Exercise details – In the text on shipping and risk of loss below, who bears the risk of damage to or loss of Products after delivery to a carrier?

Text segment –
--------------------

9.2 If Customer requests Ventura to provide warehousing services beyond the basic scope of this Agreement, and Ventura agrees to provide such services, such services shall be separately stated on each invoice for each affected Product.

9.3 If Customer requests Ventura to provide distribution services beyond the basic scope of this Agreement (that is, delivery terms other than F.O.B. Ventura plant), and Ventura agrees to provide such services, such services shall be separately stated on each invoice.

10. Shipping and risk of loss

10.1 Products shall be delivered F.O.B. Ventura' s plant.

10.2 In the normal course Customer shall designate a carrier for shipments of Products. Ventura shall coordinate loading appointments at Ventura' s plant for the shipping of Products. Customer shall be responsible for payment of freight invoices directly to the carrier.

10.3 If Customer does not designate a carrier, or a designated carrier declines to provide the requested service, Ventura may designate a licensed common carrier for delivery. If Ventura pays the carrier, Customer is responsible for reimbursement of all freight charges. Ventura shall seek prior approval of freight charges that are not part of the then-applicable standard freight table and supply customary documentation of Ventura-paid freight charges if requested by Customer. The freight table in effect as of [date] is attached as Schedule 10.3. Confidential Treatment Manufacturing Agreement Page 7 of 47 GFA Brands, Inc. and Ventura Foods, LLC March 2, 2007


Certain portions hereof denoted with " [***]" have been omitted pursuant to a request for confidential treatment. An unredacted copy hereof has been filed separately with the United States Securities and Exchange Commission pursuant to a request for confidential treatment . 10.4 If Ventura prepays freight charges for shipments of Products, the minimum freight charge shall be for *** (***) pounds. 10.5 Customer shall bear the risk of damage to or loss of Products after delivery to a carrier. 10.6 If Customer pays the freight charges directly, Customer shall be responsible for filing any claim for damaged or missing Products with the carriers.

--------------------

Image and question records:
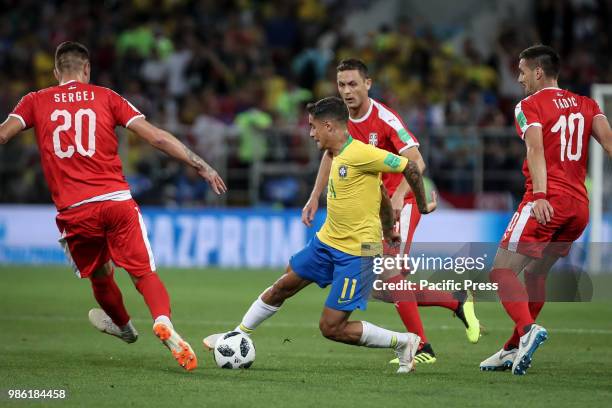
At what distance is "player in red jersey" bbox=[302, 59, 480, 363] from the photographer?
29.9 ft

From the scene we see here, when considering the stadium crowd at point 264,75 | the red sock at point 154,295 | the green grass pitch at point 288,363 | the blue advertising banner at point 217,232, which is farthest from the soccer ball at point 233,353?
the stadium crowd at point 264,75

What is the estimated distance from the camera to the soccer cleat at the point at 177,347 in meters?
7.93

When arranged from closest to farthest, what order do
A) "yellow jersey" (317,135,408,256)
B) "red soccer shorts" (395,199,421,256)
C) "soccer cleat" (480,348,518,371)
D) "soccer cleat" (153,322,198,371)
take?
"soccer cleat" (153,322,198,371)
"yellow jersey" (317,135,408,256)
"soccer cleat" (480,348,518,371)
"red soccer shorts" (395,199,421,256)

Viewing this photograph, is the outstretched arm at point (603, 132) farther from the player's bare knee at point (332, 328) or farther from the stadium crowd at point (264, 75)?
the stadium crowd at point (264, 75)

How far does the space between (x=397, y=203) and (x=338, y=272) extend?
0.97 m

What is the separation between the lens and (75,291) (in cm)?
1561

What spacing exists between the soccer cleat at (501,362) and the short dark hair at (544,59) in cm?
214

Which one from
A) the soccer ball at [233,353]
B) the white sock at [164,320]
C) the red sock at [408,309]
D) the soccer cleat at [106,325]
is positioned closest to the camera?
the white sock at [164,320]

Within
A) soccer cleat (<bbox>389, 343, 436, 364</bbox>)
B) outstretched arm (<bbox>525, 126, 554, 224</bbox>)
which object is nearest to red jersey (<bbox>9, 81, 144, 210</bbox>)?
soccer cleat (<bbox>389, 343, 436, 364</bbox>)

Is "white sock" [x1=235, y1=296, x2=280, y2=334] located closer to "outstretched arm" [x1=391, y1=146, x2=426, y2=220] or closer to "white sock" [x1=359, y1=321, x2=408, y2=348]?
"white sock" [x1=359, y1=321, x2=408, y2=348]

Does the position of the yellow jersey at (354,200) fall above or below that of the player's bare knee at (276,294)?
above

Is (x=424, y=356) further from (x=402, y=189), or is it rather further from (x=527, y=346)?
(x=402, y=189)

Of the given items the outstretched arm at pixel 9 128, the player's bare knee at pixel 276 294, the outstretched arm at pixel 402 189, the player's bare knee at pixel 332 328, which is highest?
the outstretched arm at pixel 9 128

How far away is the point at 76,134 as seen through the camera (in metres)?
8.52
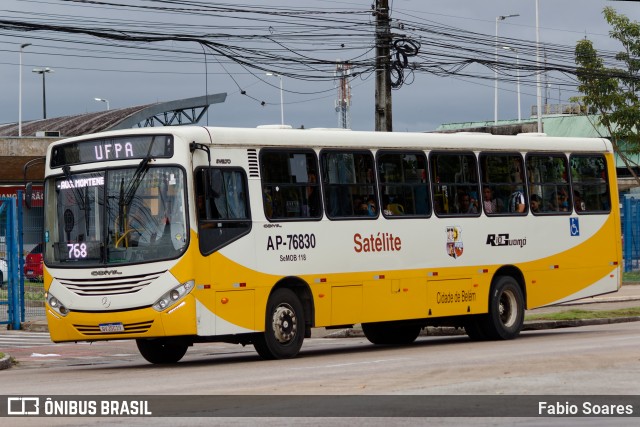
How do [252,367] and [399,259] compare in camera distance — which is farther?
[399,259]

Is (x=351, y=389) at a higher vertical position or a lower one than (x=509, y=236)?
lower

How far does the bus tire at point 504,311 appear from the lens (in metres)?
23.4

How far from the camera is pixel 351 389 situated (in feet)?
46.6

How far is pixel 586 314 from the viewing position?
29.4 m

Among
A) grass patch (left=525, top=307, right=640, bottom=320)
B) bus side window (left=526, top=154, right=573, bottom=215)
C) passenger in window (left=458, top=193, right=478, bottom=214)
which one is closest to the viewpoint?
passenger in window (left=458, top=193, right=478, bottom=214)

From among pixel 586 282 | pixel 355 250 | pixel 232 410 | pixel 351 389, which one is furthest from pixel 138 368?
pixel 586 282

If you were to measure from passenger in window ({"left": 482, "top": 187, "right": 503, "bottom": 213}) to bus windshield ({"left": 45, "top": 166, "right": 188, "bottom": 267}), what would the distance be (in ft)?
22.0

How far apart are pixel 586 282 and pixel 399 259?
17.0ft

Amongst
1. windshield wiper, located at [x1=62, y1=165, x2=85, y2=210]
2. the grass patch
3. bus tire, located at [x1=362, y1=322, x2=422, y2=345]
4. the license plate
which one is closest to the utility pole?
the grass patch

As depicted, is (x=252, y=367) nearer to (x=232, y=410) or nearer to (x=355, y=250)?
(x=355, y=250)

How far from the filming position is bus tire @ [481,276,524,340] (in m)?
23.4

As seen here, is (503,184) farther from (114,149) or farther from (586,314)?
(114,149)

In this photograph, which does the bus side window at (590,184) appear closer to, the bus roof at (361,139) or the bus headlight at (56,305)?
the bus roof at (361,139)

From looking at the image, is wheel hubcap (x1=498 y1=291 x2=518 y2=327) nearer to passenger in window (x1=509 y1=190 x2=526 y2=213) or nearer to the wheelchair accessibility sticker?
passenger in window (x1=509 y1=190 x2=526 y2=213)
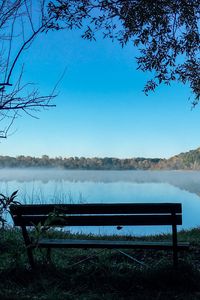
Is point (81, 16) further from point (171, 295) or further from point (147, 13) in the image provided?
point (171, 295)

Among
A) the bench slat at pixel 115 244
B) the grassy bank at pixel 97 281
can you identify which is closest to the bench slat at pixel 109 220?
the bench slat at pixel 115 244

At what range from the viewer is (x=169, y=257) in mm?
5844

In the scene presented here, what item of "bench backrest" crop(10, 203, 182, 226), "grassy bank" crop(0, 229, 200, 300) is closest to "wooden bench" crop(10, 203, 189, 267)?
"bench backrest" crop(10, 203, 182, 226)

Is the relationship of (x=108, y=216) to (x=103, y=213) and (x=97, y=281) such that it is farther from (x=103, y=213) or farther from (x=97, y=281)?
(x=97, y=281)

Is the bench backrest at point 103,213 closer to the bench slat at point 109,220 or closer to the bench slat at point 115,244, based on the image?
the bench slat at point 109,220

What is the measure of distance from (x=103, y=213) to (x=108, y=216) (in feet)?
0.28

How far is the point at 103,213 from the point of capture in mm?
4887

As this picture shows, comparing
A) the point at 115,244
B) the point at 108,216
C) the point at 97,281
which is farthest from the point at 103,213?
the point at 97,281

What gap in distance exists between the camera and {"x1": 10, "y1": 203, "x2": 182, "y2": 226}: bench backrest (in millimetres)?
4805

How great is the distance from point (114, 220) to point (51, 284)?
97 centimetres

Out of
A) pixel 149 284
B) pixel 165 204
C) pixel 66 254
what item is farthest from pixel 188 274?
pixel 66 254

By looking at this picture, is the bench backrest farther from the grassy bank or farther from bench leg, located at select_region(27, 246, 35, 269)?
the grassy bank

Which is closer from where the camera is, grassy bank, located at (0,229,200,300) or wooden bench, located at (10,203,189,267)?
grassy bank, located at (0,229,200,300)

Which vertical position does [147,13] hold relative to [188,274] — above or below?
above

--------------------

Output for this task – The Customer bears that risk.